In essence, the believer, by choosing to believe despite their doubt and asking Christ to bridge that gap, aligns their will with the Father’s primary intention: to glorify the Son through the power of unqualified faith. This act of alignment is the only necessary interpretation of "according to His will."
IV. The Unsettling Freedom of the Absolute Promise
The rejection of systematic theology—and the subsequent unburdening of Christ's promises—leaves the believer with a terrifying, yet glorious, responsibility.
A. Responsibility and Accountability
In this framework, when a prayer is not answered, there is no ambiguity: the failure resides entirely in the condition of faith. This is the raw accountability Christ demanded.

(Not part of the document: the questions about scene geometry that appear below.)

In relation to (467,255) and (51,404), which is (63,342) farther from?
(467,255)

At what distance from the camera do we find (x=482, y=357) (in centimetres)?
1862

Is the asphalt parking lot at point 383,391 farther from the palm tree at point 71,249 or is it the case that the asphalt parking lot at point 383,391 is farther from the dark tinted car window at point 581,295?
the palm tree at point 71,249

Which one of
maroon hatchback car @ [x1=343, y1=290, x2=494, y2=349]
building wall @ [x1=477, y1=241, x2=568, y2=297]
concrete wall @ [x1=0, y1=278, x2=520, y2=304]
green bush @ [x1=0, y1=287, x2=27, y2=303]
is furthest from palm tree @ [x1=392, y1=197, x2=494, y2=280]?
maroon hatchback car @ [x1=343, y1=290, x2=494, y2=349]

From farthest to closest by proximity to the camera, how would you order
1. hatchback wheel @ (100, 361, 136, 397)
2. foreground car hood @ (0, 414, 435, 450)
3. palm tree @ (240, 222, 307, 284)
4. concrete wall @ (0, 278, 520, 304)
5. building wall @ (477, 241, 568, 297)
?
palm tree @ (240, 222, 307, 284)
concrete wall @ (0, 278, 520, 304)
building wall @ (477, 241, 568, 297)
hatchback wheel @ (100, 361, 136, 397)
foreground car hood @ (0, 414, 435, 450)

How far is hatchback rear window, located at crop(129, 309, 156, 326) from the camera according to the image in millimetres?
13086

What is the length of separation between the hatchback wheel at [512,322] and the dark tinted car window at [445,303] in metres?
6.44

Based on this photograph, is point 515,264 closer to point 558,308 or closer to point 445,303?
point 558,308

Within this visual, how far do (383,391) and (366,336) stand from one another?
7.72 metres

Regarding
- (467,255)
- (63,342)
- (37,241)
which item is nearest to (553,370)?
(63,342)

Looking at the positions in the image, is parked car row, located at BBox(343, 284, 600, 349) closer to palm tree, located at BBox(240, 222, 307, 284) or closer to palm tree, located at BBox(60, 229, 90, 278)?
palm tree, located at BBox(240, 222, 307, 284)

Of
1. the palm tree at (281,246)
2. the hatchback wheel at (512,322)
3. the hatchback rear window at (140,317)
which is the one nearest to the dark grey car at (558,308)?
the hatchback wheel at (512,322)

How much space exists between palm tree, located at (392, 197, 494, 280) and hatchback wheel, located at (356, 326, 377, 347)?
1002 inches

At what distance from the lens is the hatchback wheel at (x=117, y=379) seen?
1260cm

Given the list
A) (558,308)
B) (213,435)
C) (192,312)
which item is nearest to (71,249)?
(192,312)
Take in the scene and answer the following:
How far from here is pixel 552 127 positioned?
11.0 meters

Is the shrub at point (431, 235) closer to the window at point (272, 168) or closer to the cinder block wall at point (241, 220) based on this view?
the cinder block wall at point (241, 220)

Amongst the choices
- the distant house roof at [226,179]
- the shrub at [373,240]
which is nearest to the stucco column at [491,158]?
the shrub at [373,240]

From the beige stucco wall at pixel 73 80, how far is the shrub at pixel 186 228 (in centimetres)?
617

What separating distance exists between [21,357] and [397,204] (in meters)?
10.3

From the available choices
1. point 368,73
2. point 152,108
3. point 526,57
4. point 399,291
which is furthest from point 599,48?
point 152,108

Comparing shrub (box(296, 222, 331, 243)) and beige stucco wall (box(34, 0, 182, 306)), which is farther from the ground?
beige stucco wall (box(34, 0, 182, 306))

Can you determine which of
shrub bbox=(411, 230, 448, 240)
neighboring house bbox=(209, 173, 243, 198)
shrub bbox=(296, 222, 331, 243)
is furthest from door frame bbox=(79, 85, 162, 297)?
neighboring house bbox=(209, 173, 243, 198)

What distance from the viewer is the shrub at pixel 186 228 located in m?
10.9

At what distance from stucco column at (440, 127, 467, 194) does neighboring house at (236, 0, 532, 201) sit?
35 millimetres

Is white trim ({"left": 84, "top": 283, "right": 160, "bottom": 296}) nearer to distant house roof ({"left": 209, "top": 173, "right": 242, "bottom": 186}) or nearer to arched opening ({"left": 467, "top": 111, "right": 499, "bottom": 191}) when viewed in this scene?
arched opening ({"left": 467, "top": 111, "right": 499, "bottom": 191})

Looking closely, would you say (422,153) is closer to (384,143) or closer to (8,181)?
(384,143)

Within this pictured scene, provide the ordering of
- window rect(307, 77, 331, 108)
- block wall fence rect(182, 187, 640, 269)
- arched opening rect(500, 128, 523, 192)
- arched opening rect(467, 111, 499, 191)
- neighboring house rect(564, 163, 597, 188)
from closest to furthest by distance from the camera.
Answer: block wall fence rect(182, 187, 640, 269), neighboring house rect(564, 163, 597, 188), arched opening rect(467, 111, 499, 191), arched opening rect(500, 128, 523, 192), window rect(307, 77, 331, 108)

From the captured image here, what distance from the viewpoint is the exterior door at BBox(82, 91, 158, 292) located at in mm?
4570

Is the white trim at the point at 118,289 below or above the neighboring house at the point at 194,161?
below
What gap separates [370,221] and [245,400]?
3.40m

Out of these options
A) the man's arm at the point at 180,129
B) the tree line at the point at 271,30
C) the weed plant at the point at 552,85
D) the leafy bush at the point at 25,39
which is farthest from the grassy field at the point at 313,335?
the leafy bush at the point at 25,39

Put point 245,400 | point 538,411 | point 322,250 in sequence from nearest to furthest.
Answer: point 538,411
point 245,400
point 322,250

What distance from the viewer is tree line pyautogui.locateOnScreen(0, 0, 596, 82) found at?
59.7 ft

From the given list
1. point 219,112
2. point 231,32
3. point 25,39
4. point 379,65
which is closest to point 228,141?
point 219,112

This theological austerity is difficult, but it ensures that the power of the divine word is never diminished or explained away by human error.
The traditional Consensus View offers comfort by diffusing responsibility across multiple, unknowable factors ("It wasn't God's time," "It wasn't God's plan").
The Absolute Framework strips away this comfort, forcing the believer to actively wrestle with the divine command, leading to greater spiritual growth and radical dependence.
B. The Glory of the Literal
The "greater works" promised in John 14:12 are made possible by the literal acceptance of "whatever you ask." The very limitlessness of the promise becomes the measure of the glory of the Son. If Christ’s promises are confined by human systems, His power is confined. If His promises are taken at face value, His power is unleashed through the obedient faith of the believer. The condemnation of human consensus is therefore a prerequisite for the glorification of the divine Word.
V. Conclusion: Here I Stand on the Word Alone
Theological systems, while useful for intellectual coherence, are ultimately human attempts to manage the divine. When those systems seek to tame the radical, unqualified power unleashed by Christ’s words on prayer, they become obstacles to true faith.
The ultimate authority rests with Christ’s literal, revealed word: “Whatever you ask... if you have faith, you will receive.”
The path to receiving this promise is not through intellectual theological submission, but through relational obedience—an act of faith that is fulfilled by the active process of prayer.
When the supplicant honestly lays their request before God, actively stands on the absolute promise, and confronts their own human frailty by pleading, "Help thou my unbelief," they are perfectly doing the will of the Father.
This is the freedom of the Gospel: a direct, uncompromising, and powerful relationship with Christ, unmediated by the traditions of men, where the promise is absolute, the condition is clear, and the struggle to believe is the highest form of obedience to the Divine Will.
KJV Scriptural References
These are the King James Version texts for the verses central to the argument:
Matthew 21:22
"And all things, whatsoever ye shall ask in prayer believing, ye shall receive."
John 14:12
"Verily, verily, I say unto you, He that believeth on me, the works that I do shall he do also; and greater works than these shall he do; because I go unto my Father."
John 14:13
"And whatsoever ye shall ask in my name, that will I do, that the Father may be glorified in the Son."
John 14:14
"If ye shall ask any thing in my name, I will do it."
Matthew 7:21
"Not every one that saith unto me, Lord, Lord, shall enter into the kingdom of heaven; but he that doeth the will of my Father which is in heaven."1
Matthew 7:22
"Many will say to me in that day, Lord, Lord, have we not prophesied in thy name? and in thy name have cast out devils? and in thy name done many wonderful works?"
Matthew 7:23
"And then will I profess unto them, I never knew you: depart from me, ye that work iniquity."
Mark 9:24
"And straightway the father of the child cried out, and said with tears, Lord, I believe; help thou mine unbelief."